By misreading Senekal, South Africa will fail to resolve brutal rural conflicts

Tensions have run high in the Free State town of Senekal since the first appearance of two suspects accused of murdering farm manager Brendin Horner. On Tuesday it was alleged that one of the witnesses in the case has received death threats.
Tensions have run high in the Free State town of Senekal since the first appearance of two suspects accused of murdering farm manager Brendin Horner. On Tuesday it was alleged that one of the witnesses in the case has received death threats.
Image: ALON SKUY​

Much nonsense has been written about Senekal.

Senekal represents a life-and-death struggle between landowners and the landless. There is an ethnic genocide against whites. Farmworkers are treated as slaves. Farmers are the targets of racist blacks.

From the New York Times to the president of South Africa, everybody weighed in on a crisis in this Free State dorpie better known to outsiders for the Wimpy on the short main road passing through town.

What makes the resolution of Senekal so difficult are the simplistic blacks-vs-whites explanations for complex human confrontations in the breadbasket of the country.

To understand the dangerous dance between white and black citizens in rural South Africa, read a mesmerising new book on another Free State town called Parys.

Where in Senekal, two black men are in court for the horrific killing of a young white farm manager, in Parys a group of white men are awaiting sentencing for the grievous assault of two black men who allegedly attacked an older white man on his farm.

One important observation emerges from the compelling story of the Parys murders in Andrew Harding’s book, These Are Not Gentle People - these stories point to much more complex entanglements between whites and blacks outside of the big cities.

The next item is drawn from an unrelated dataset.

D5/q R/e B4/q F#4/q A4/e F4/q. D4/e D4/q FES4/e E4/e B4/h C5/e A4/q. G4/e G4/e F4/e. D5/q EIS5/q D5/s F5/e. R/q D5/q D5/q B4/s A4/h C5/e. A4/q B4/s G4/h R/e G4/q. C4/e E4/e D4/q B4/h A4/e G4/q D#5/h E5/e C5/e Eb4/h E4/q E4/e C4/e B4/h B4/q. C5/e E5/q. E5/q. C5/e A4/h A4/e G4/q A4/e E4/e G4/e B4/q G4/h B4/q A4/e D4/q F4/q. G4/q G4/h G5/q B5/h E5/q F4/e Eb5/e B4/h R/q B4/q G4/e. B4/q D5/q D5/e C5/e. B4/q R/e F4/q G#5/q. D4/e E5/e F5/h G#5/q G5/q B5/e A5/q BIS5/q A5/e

Old relations of racial hierarchy remain solidly in place here — farmers are mainly white; farm labourers black. Settlements around the farmlands are as racially enclaved in the 2000s as they were in the 1990s.

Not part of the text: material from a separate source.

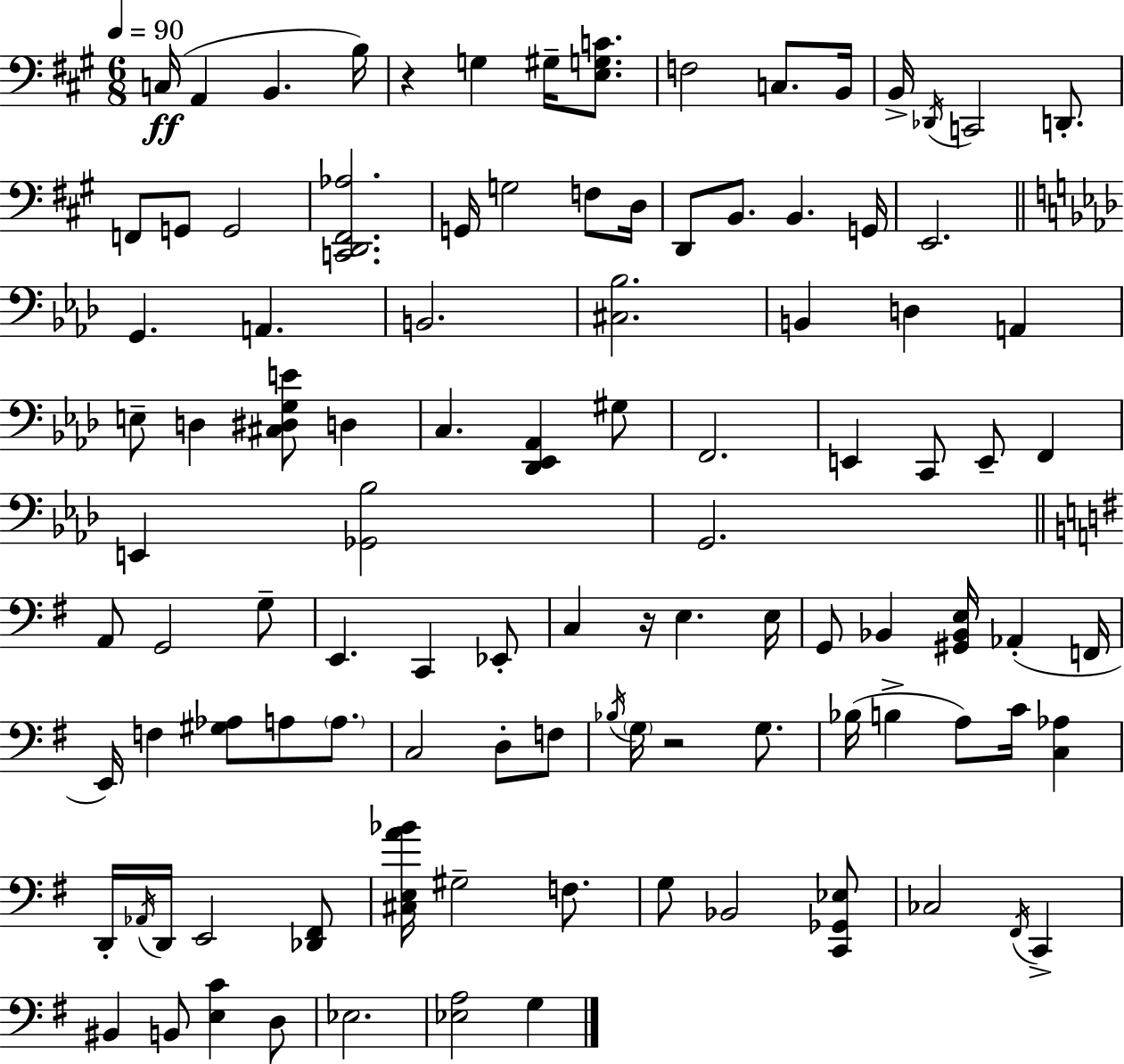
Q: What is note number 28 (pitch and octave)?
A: B2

Here are two groups of South Africans who both feel they are unseen victims of forces beyond their control. White farmers believe the government has not recognised their plight as they sit stranded in vast, open areas vulnerable to attacks.

If you don’t read Beeld or Volksblad, you are blissfully unaware of the anxiety-inducing headlines day after day about white people massacred on their farms and smallholdings. As a result, these white South Africans sit on their own farms angry, scared and traumatised. The government has failed them, so they make their own private security arrangements, but still the death toll mounts.

Black township dwellers also feel the government has failed them and nowhere is this more evident than in the rural Free State where whole departments of state are regularly placed under administration and the most prominent corruption scandals occur. Scandals like the asbestos audit or the R250m Vrede Dairy Project that was supposed to empower black farmers.

What is often missed in the hasty conclusions of a racial divide in the rural Free State is a shared contempt of both white and black citizens by their government. In a recent television report, a Senekal farmer said even black farmers here had given up on calling the police as their sheep routinely disappeared because of stock theft. The police, locals swear, are part of the corruption.

What happens in this complex dance of mutual victimhood, where the government is invisible in the lives of rural citizens? Blacks and whites turn to each other and then turn on each other. The black labourers in Tumahole or Matwabeng have no choice but to seek work from the white farmers; it’s either that or go hungry or leave home for work in the big cities.

In seeking work, and holding on to it, the black farmworker has no choice but to absorb abuse well out of sight.

But then there is a false accusation (stolen sausages, in the Parys case), or a promised payment not made, and the worker’s resentment grows to boiling point.

The white farmers need black workers on the vast farmlands. It is still relatively cheap and dismissible labour and, though no-one will say it, such control over blacks also satisfies an ideological need, keeping the past in place.

What does not enter the transient media narratives is that farmers are struggling. There have been successive years of droughts; bank loans are due; equipment is more costly; and there is constant government pressure about minimum wages and land redistribution.

The financial pressure coexists with constant political pressure and, in the middle of this distress, another farm attack. Something explodes and farmers converge on fleeing black suspects dancing (literally) on their heads, as in the Parys attacks.

Then something very South African happens. The courthouse in Senekal becomes a grand opportunity for minor elements to gain instant political advantage. The EFF converge in trademark red uniforms. A smattering of Afrikaans right-wing organisations also appear, some dressed in old defence force khakis. A smaller group of ANC activists make their showing in familiar yellow outfits.

It’s a colourful spectacle of mostly outsiders.

What does not work is to tell farmers that more black people are murdered than whites. Of course, that is true when more than 90% of your citizens are not white in a country with a history of violence. That kind of logic is insensitive, even offensive, when your family and friends are being murdered on farms. The president’s response is for farmers yet another example of not being heard or recognised.

What also does not help is to tell black protesters to play by the rules. For desperately poor people who see black elites enjoy lives of privilege while fleecing state resources the rules do not apply.

The answer is not to tell black and white South Africans in the rural areas to be nice to each other. Why should they be when the government screws them both?